___ Passage shown ___

In certain cases, you want to keep track of where the mouse goes between a mouse-down event (when the user presses the mouse button) and the subsequent mouse-up event (when the user releases the mouse button). For example, when the user presses a push button, the button highlights or otherwise changes to indicate that it is in its pressed state. While the mouse is down, the button should

• stay highlighted while the cursor is in the control

• lose highlighting if the cursor leaves the control

• highlight again if the cursor reenters the control

The button should receive a “button selected” event only if the cursor is within the control’s bounds when the mouse is finally released. If you use the standard handlers, all of this functionality is implemented for you, so you need to handle only the final button selection. For information about implementing your own tracking handler, see Custom Control Tracking.

A slightly more involved example is when the user presses a scroll bar. Once the mouse is down in the control, the user can drag it to another position, and the control should update on the fly to reflect the change in position. For a system-defined control, the standard handler takes care of this tracking. However, if your application supports live scrolling (which it should), you should also update the contents as the scroller control is moved. You do so by registering an on-the-fly drawing handler, which is called continuously as the mouse moves. See Live Scrolling for more details.

Command Events

As described earlier, the standard event handler performs much of the work of handling mouse events in controls, meaning that you can choose to be informed only when a control is successfully activated. In fact, you can take this event abstraction one step further and receive an event only when a particular command action has occurred.

You can assign a special command ID to any system-defined control. This ID is a four-character code that must have at least one uppercase character (for example, 'Moof'). Whenever the user activates a control, the Carbon Event Manager sends a command event to your application indicating the control that was activated, the command ID, and other useful information.

___

Reproduce the control-tracking passage starting at the words "The button should receive" and ending after "Custom Control Tracking.", swapping "standard handlers" for "default handlers".

___ Data excerpts ___

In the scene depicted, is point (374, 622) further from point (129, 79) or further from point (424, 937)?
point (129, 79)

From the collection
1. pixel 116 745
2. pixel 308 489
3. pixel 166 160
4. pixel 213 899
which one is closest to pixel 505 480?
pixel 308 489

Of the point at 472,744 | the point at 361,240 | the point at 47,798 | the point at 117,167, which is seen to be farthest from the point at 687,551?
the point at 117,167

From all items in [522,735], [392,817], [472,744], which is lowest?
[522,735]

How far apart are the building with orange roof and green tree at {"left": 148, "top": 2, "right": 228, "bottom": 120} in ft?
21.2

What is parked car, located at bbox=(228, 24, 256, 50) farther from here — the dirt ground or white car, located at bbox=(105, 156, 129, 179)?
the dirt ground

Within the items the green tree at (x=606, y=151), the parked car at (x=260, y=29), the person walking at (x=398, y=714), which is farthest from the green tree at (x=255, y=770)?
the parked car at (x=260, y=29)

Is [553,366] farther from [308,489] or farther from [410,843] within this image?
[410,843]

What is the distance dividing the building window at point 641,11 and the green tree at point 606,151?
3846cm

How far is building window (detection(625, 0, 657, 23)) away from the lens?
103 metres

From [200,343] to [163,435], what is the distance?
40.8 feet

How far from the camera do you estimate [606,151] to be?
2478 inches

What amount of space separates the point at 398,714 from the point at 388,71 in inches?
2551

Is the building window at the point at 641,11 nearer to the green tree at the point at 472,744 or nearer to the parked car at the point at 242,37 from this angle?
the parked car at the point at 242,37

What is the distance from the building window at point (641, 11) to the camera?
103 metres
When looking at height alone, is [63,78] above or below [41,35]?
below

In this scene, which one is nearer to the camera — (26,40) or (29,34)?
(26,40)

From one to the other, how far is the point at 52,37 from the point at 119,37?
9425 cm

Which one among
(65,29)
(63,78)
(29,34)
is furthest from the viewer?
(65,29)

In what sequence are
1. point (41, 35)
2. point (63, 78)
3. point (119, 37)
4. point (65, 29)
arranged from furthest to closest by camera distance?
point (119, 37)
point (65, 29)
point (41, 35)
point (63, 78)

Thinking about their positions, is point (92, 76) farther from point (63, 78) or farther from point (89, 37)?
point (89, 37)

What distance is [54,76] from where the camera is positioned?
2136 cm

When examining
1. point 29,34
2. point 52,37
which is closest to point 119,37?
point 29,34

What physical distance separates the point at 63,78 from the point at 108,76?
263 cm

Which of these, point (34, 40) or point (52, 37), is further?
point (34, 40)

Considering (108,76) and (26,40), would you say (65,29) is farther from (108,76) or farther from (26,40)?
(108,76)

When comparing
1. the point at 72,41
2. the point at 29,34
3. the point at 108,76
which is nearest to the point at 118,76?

___

_Full solution:_
The button should receive a “button selected” event only if the cursor is within the control’s bounds when the mouse is finally released. If you use the default handlers, all of this functionality is implemented for you, so you need to handle only the final button selection. For information about implementing your own tracking handler, see Custom Control Tracking.